**DATASET ENTRIES:**
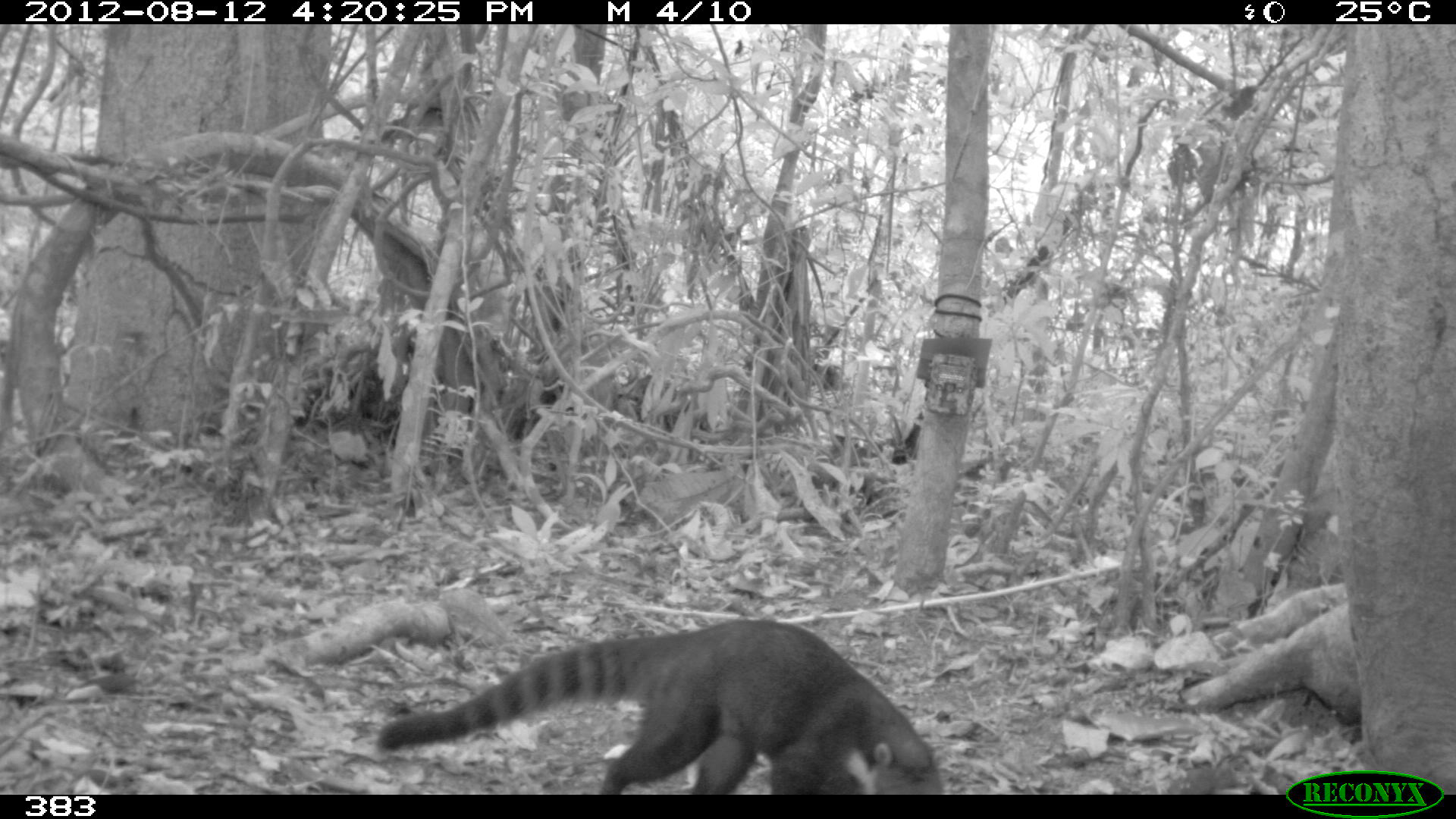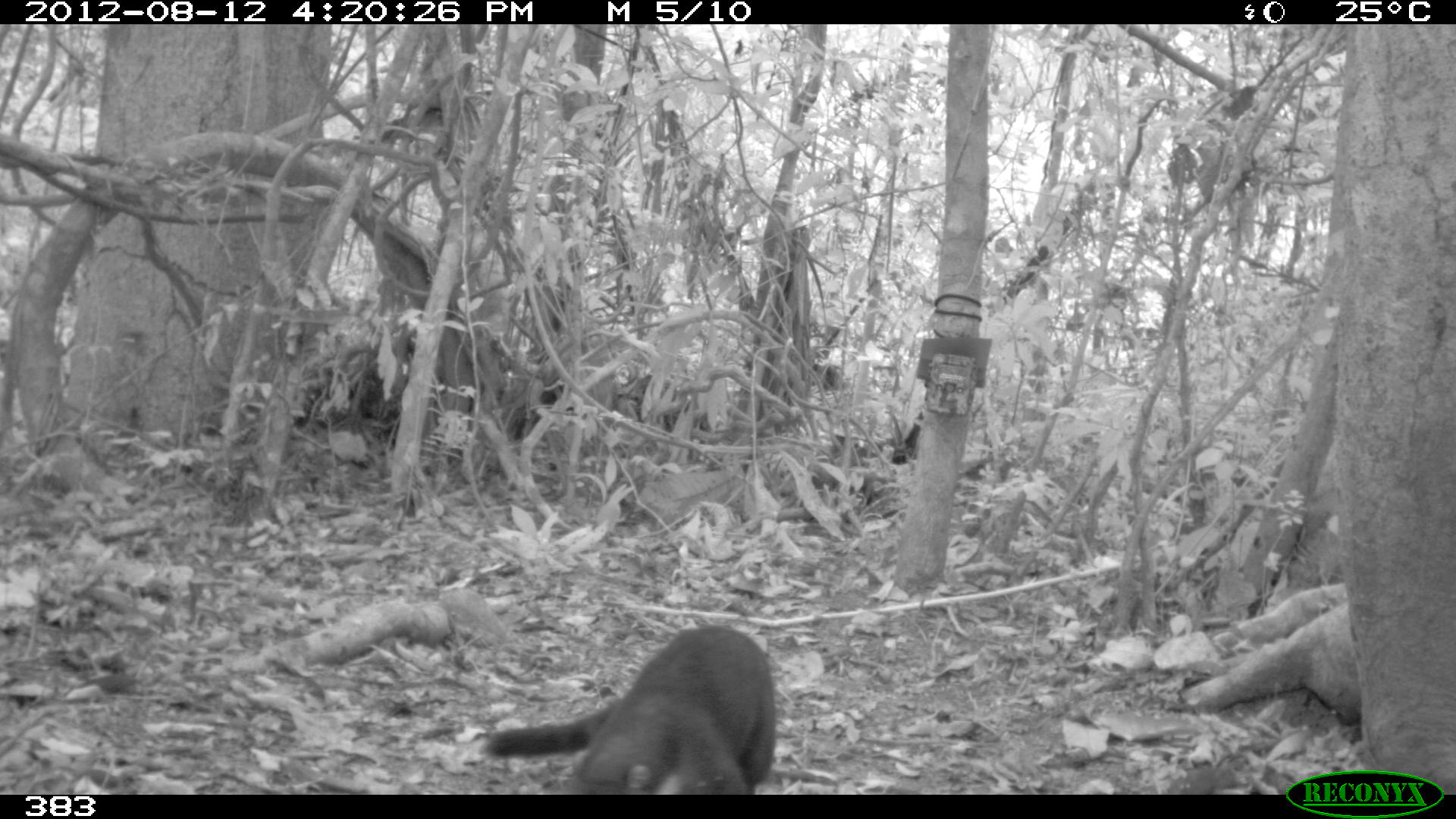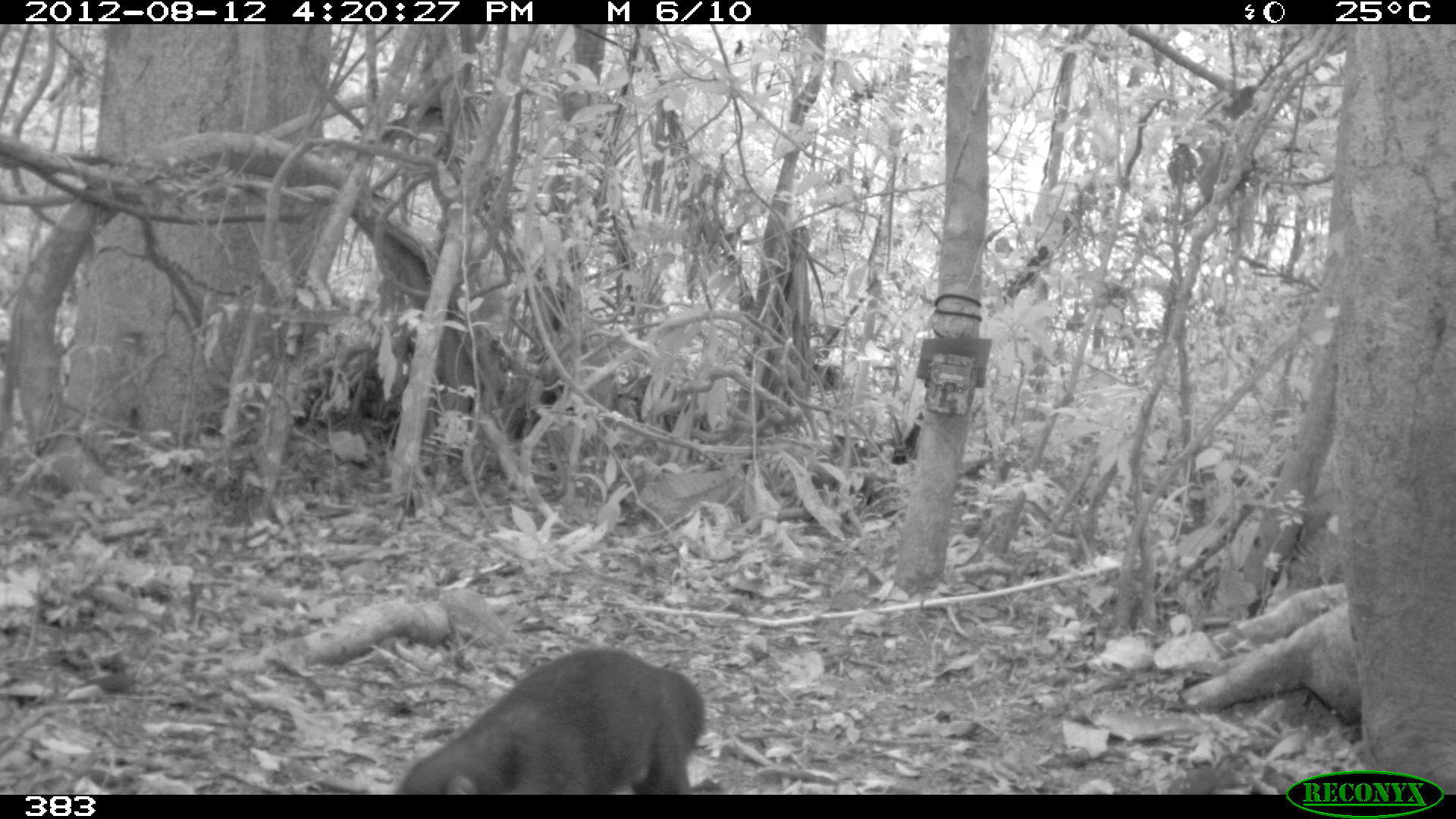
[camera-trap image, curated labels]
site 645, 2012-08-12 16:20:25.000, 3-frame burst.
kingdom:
---
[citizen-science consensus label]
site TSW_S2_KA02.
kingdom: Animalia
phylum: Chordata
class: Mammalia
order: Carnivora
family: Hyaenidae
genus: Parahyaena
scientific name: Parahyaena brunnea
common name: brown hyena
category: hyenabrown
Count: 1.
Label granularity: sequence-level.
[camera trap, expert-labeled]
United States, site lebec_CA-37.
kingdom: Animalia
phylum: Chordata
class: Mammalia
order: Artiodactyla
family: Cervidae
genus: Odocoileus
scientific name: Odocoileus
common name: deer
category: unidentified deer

**DIRECTIONS FOR THIS TASK:**
Repeat, word for word, the lines above between the line holding "site TSW_S2_KA02." and the line holding "category: unidentified deer", inclusive; omit everything else.

**EXERCISE OUTPUT:**
site TSW_S2_KA02.
kingdom: Animalia
phylum: Chordata
class: Mammalia
order: Carnivora
family: Hyaenidae
genus: Parahyaena
scientific name: Parahyaena brunnea
common name: brown hyena
category: hyenabrown
Count: 1.
Label granularity: sequence-level.
[camera trap, expert-labeled]
United States, site lebec_CA-37.
kingdom: Animalia
phylum: Chordata
class: Mammalia
order: Artiodactyla
family: Cervidae
genus: Odocoileus
scientific name: Odocoileus
common name: deer
category: unidentified deer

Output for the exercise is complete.